The MSD model used in this paper is just a simplified model. The model mainly considers the vertical GRF of a standard human; however, the horizontal GRF may also have an important effect on human movement. Furthermore, within this model, the variation of stiffness and damping characteristics among individual muscles is overlooked, and the established safe area is derived from simulations. Each person’s central nervous system may exhibit different behaviors. We must also recognize that human muscle movement is an extremely complex process that is influenced by many factors, such as physical activity level, age, gender, etc. These individualized factors can lead to differences in muscle activity between individuals, and it is clear that the models considered in this paper have not been able to incorporate these factors. Therefore, a more realistic exercise model can be established in future work to consider these diversity factors more comprehensively, and these factors can be incorporated into the mechanical parameter optimization of the treadmill.
5. Conclusions
In this paper, by improving the original MSD human motion model and introducing the stiffness and damping of the treadmill deck, the optimum range of the running table parameters is discussed from the angle of the theory of muscle activity regulation. The ability of the muscle to move is considered to be the boundary of the range of muscle viscoelastic parameters used to simulate pre- and post-fatigue states. The results show that: (1) the mechanical parameters of the treadmill deck play a key role in the process of muscle activity regulation, there exists such a safe area provided by a theory based on muscle activity; (2) there is little variation in the peak values of GRF in the safe area, however, it is worth noting that the safe area post-fatigue is less than 1/3 of the pre-fatigue area; (3) the damping ratio is recommended to have an inverse relationship with stiffness when designing a treadmill and its stiffness is not recommended to exceed 650 kn/m. Considering the cost and time of experimental testing, manufacturers can refer to the results of this study when designing treadmills, either by adopting a specific hardness or by introducing treadmills with adjustable deck hardness to meet the physiological needs of different exercisers and reduce the risk of sports injuries.

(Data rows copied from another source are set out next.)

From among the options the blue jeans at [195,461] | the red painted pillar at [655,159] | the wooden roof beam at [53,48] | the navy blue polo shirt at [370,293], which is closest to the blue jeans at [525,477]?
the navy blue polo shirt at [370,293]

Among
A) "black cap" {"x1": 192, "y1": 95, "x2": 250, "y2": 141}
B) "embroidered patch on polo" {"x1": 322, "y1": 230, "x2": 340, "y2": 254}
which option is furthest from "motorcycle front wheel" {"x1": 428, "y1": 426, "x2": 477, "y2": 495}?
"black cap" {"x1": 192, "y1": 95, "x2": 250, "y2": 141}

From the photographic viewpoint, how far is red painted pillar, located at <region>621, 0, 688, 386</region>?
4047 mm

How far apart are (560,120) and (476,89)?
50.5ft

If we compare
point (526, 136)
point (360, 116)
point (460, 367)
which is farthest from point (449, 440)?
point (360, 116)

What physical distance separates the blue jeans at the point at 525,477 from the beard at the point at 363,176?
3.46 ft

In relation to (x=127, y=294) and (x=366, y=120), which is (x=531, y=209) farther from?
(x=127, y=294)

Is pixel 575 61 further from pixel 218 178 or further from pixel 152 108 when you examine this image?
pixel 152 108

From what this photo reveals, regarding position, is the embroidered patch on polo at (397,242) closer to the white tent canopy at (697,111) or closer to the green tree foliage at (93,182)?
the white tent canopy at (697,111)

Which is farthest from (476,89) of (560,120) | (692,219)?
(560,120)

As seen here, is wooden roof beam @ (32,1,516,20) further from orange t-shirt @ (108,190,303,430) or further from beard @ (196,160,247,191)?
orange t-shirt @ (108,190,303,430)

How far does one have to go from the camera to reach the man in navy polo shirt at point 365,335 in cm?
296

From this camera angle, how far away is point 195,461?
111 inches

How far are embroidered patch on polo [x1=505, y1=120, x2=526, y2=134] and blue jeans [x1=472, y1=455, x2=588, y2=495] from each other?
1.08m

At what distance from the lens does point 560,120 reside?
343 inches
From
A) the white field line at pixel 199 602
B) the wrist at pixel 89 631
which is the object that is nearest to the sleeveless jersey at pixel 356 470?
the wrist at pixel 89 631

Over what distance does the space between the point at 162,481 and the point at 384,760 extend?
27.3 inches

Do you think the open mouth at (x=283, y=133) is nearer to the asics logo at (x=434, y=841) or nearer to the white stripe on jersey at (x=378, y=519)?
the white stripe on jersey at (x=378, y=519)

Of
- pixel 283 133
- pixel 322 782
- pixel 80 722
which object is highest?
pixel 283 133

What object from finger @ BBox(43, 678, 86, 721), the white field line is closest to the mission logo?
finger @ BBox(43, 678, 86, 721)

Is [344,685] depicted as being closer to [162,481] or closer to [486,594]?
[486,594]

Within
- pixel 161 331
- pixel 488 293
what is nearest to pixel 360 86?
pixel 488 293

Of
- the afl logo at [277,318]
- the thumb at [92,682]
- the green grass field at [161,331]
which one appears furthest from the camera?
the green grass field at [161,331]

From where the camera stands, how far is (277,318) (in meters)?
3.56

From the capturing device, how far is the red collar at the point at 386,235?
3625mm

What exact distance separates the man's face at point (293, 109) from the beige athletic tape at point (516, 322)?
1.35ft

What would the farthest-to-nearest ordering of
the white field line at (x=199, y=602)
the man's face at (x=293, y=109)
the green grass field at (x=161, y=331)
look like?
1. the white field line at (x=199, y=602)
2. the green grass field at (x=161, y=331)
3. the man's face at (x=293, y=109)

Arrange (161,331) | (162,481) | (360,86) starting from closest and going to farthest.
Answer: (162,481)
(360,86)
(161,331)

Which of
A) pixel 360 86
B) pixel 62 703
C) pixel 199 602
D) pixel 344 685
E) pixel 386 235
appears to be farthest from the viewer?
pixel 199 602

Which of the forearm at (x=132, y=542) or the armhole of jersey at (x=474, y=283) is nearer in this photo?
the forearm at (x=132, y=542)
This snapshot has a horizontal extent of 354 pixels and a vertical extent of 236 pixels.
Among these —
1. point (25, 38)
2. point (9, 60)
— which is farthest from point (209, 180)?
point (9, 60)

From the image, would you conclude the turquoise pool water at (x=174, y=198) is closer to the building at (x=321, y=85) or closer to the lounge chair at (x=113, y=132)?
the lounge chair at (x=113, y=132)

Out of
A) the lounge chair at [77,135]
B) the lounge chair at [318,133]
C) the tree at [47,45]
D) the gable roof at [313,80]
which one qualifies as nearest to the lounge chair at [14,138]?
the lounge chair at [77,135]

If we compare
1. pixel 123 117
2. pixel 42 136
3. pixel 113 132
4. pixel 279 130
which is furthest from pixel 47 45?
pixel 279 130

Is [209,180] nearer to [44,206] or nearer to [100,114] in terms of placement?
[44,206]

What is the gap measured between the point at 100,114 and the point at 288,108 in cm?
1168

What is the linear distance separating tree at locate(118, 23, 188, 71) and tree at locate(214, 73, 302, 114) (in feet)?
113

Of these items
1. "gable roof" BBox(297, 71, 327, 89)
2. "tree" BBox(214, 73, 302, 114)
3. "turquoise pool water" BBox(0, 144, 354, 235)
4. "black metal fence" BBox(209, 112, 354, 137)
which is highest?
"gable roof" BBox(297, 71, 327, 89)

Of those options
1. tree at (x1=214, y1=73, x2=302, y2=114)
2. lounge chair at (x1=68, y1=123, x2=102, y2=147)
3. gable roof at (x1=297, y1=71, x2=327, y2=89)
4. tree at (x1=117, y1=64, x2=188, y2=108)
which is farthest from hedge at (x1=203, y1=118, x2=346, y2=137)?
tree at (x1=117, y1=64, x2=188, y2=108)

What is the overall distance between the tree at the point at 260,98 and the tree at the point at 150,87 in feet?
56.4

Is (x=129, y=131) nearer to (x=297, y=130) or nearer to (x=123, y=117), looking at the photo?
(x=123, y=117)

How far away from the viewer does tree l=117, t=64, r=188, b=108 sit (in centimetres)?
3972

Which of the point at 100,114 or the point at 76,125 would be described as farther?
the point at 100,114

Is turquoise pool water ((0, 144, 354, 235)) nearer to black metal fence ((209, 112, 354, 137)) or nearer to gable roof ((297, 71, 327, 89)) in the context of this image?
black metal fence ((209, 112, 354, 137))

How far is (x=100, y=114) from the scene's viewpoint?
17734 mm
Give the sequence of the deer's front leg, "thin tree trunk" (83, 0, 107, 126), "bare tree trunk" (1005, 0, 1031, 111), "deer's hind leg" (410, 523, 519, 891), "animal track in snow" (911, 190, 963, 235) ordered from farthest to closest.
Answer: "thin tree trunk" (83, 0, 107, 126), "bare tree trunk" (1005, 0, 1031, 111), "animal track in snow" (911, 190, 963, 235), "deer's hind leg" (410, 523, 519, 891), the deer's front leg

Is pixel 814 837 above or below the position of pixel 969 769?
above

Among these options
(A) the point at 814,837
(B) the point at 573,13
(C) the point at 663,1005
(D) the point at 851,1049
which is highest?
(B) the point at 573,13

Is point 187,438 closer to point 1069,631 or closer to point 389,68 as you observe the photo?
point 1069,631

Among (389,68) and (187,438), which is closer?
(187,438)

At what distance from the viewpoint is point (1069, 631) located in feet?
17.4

Through this study, we have a deeper understanding of the design of treadmill deck and the optimization of human motion model. Later, this research could be extended to consider more factors and parameters to explore the treadmill deck parameters’ accuracy further. In general, this paper provides insights for understanding the influence of muscle activity regulation on treadmill deck parameters and provides a useful reference for the optimal design of treadmill deck and the improvement of human movement model.